SZCZEGÓŁY ZADANIA: Proszę przekształcić wszystkie rekordy poniżej w listę JSON złożoną z łańcuchów znaków, po jednym na każdy wiersz. Puste wiersze należy pominąć.

************

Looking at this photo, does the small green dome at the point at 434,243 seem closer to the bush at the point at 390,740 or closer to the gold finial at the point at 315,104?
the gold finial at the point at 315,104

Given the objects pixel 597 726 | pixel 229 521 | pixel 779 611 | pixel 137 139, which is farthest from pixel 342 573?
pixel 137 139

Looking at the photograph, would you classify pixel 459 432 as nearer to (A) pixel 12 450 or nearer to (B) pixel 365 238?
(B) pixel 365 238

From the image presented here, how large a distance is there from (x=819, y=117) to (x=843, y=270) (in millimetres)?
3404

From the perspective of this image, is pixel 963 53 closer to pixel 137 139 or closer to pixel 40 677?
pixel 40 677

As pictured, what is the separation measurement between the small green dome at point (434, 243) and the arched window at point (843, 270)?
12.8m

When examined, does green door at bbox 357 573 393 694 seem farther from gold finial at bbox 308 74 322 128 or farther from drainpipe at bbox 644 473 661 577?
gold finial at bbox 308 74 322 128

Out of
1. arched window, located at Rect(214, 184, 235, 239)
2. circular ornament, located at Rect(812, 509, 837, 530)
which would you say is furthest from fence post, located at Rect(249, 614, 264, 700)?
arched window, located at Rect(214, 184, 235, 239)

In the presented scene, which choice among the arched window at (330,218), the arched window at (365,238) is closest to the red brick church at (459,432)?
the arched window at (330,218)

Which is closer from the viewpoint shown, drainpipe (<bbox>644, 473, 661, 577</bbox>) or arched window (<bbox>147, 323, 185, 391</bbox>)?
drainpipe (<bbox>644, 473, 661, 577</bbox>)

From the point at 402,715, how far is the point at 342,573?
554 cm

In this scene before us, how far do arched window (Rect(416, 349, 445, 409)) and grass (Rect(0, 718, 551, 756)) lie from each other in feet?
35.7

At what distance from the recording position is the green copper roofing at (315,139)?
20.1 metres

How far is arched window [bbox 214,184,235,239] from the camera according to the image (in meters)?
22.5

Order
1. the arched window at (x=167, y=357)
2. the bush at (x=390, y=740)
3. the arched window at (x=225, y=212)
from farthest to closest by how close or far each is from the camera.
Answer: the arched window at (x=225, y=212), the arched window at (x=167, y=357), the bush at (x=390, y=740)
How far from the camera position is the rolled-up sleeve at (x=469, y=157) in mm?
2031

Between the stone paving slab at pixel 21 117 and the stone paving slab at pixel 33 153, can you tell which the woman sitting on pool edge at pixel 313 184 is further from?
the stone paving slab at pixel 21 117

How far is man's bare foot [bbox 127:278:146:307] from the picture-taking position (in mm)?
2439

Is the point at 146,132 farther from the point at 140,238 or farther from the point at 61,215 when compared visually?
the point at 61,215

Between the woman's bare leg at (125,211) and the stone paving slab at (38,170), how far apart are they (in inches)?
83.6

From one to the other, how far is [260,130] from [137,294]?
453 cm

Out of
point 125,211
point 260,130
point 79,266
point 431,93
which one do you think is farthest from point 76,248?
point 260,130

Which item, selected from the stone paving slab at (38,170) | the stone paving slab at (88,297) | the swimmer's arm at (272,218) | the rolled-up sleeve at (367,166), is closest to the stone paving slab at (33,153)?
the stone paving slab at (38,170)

************

ODPOWIEDŹ NA ZADANIE:
[
  "Looking at this photo, does the small green dome at the point at 434,243 seem closer to the bush at the point at 390,740 or closer to the gold finial at the point at 315,104?",
  "the gold finial at the point at 315,104",
  "Given the objects pixel 597 726 | pixel 229 521 | pixel 779 611 | pixel 137 139, which is farthest from pixel 342 573?",
  "pixel 137 139",
  "Looking at the photograph, would you classify pixel 459 432 as nearer to (A) pixel 12 450 or nearer to (B) pixel 365 238?",
  "(B) pixel 365 238",
  "From the image presented here, how large a distance is there from (x=819, y=117) to (x=843, y=270) (in millimetres)?",
  "3404",
  "From the perspective of this image, is pixel 963 53 closer to pixel 137 139 or closer to pixel 40 677?",
  "pixel 40 677",
  "As pictured, what is the separation measurement between the small green dome at point (434, 243) and the arched window at point (843, 270)?",
  "12.8m",
  "When examined, does green door at bbox 357 573 393 694 seem farther from gold finial at bbox 308 74 322 128 or farther from drainpipe at bbox 644 473 661 577?",
  "gold finial at bbox 308 74 322 128",
  "Out of",
  "1. arched window, located at Rect(214, 184, 235, 239)",
  "2. circular ornament, located at Rect(812, 509, 837, 530)",
  "which would you say is furthest from fence post, located at Rect(249, 614, 264, 700)?",
  "arched window, located at Rect(214, 184, 235, 239)",
  "In the presented scene, which choice among the arched window at (330,218), the arched window at (365,238) is closest to the red brick church at (459,432)?",
  "the arched window at (330,218)",
  "Which is closer from the viewpoint shown, drainpipe (<bbox>644, 473, 661, 577</bbox>) or arched window (<bbox>147, 323, 185, 391</bbox>)?",
  "drainpipe (<bbox>644, 473, 661, 577</bbox>)",
  "From the point at 402,715, how far is the point at 342,573?",
  "554 cm",
  "In this scene before us, how far do arched window (Rect(416, 349, 445, 409)) and grass (Rect(0, 718, 551, 756)) lie from each other in feet?",
  "35.7",
  "At what distance from the recording position is the green copper roofing at (315,139)?",
  "20.1 metres",
  "How far is arched window [bbox 214,184,235,239] from the camera according to the image (in meters)?",
  "22.5",
  "Order",
  "1. the arched window at (x=167, y=357)",
  "2. the bush at (x=390, y=740)",
  "3. the arched window at (x=225, y=212)",
  "from farthest to closest by how close or far each is from the camera.",
  "Answer: the arched window at (x=225, y=212), the arched window at (x=167, y=357), the bush at (x=390, y=740)",
  "How far from the camera position is the rolled-up sleeve at (x=469, y=157) in mm?",
  "2031",
  "Between the stone paving slab at pixel 21 117 and the stone paving slab at pixel 33 153, can you tell which the woman sitting on pool edge at pixel 313 184 is further from?",
  "the stone paving slab at pixel 21 117",
  "How far is man's bare foot [bbox 127:278:146:307] from the picture-taking position (in mm)?",
  "2439",
  "Is the point at 146,132 farther from the point at 140,238 or farther from the point at 61,215 when compared visually?",
  "the point at 61,215",
  "Between the woman's bare leg at (125,211) and the stone paving slab at (38,170), how far apart are they (in inches)?",
  "83.6",
  "From one to the other, how far is [260,130] from [137,294]?",
  "453 cm",
  "Out of",
  "point 125,211",
  "point 260,130",
  "point 79,266",
  "point 431,93",
  "which one do you think is farthest from point 76,248?",
  "point 260,130",
  "Which item, selected from the stone paving slab at (38,170) | the stone paving slab at (88,297) | the swimmer's arm at (272,218) | the rolled-up sleeve at (367,166), is closest to the stone paving slab at (33,153)?",
  "the stone paving slab at (38,170)"
]